A FUnnie look at the loony residents of the Democratic Underground aka DUmmies in particular and the Leftwing Blogosphere in general.
Sunday, August 24, 2014
Freeloading DUmmie Goes BERSERK When Dad Shreds Video Games
I absolutely can't get enough of watching this VIDEO over and over and over again. I mean try watching it just once. It's impossible because you have to watch it many times over just to convince yourself that you saw what you just saw. And it is absolutely HILARIOUS. Perhaps the FUnniest video I've seen in a long time.

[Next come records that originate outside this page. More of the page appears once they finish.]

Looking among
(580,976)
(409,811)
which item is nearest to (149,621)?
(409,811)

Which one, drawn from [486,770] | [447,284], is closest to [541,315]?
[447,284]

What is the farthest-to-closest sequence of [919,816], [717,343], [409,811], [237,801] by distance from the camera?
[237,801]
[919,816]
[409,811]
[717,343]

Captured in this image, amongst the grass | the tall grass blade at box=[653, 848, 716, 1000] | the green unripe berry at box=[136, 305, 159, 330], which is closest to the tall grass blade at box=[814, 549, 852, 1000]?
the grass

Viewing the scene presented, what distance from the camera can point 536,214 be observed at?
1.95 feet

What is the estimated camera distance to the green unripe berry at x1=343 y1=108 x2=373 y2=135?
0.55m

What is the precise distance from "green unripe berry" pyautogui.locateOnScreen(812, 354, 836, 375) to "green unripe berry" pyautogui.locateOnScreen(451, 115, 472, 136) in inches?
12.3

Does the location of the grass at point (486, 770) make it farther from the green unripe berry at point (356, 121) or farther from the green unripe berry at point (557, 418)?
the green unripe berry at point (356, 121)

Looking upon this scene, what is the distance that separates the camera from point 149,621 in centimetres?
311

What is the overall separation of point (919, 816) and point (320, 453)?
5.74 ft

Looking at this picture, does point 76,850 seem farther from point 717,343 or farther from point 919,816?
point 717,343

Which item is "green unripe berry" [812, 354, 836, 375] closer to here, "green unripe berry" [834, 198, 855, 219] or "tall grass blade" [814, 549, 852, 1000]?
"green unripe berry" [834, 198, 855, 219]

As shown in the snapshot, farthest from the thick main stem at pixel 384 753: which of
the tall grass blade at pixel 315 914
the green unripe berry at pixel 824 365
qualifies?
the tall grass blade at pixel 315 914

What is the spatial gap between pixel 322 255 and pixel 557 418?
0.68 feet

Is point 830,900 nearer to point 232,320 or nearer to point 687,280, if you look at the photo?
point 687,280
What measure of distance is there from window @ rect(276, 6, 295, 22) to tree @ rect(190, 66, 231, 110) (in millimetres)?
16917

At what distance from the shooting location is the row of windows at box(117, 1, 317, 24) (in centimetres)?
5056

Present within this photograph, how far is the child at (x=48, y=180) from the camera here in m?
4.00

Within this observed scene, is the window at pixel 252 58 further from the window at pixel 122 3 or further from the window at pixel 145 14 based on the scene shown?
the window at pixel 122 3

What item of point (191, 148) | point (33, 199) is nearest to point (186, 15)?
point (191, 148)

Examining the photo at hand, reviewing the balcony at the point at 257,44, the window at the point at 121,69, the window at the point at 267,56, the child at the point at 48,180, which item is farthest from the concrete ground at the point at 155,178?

Okay, why do I claim that this guy is a DUmmie? Well, he definitely has the DUmmie mindset. The sense of freeloading entitlement that so many DUmmies have. Just living in Mommy's basement or, in this case, Daddy's bedroom. Okay, enough of my analysis. I don't want to keep you from doing what you really want to do now, namely watch the video again. Oh, and don't forget to share with friends. Break out the popcorn and refreshments as this "man" screams in agony over the tragic loss of his games.
DUmmies and KOmmies Enjoy Obama Laughing At Border Crises Meeting
Call it Blind Optics. The DUmmies and KOmmies are so desperate to make Texas Governor Rick Perry look bad that they overlook the fact that Obama looks horrible in the photos above and below. These photos were taken by Reuters during the B order Crises meeting yesterday. Normally the Regime would have prohibited these pics of Obama not taking the border crises seriously but apparently they have the same narrow mindset as the DUmmies and KOmmies because they focused in on Perry looking upset and thought that was a "win" for them. Actually it is turning into a bigtime loss, only they don't realize it yet with the exception of one KOmmie who sounded a discordant note of reality which earns him a Kewpie Doll award as we shall see. The DUmmies can be seen completely misinterpreting the situation in this THREAD, Spew Alert - OBAMA/PERRY: Sometimes, Yes, A Pic Is Worth More Than A 1000 Words and the KOmmies echo their idiocy in A Picture truly is worth 1000 words. So let us now watch both the DUmmies and KOmmies reveal how divorced from reality they are in Bolshevik Red while the commentary of your humble correspondent, eagerly awaiting their shock when they finally realize that the public reaction to the pics is the opposite of what they expect, is in the [barackets]:
Spew Alert - OBAMA/PERRY: Sometimes, Yes, A Pic Is Worth More Than A 1000 Words
[Soon to be followed by 1000 Excuses.]
what a contrast. Perry looks like he just dumped in his pants.
[While Obama looks like he wet his pants laughing at how FUnnie he finds the border crises.]
Our Pres. is relaxed, Perry is frozen in his outplayed grimace as he realizes he has been hoisted on his very own, very uncomfortable petard.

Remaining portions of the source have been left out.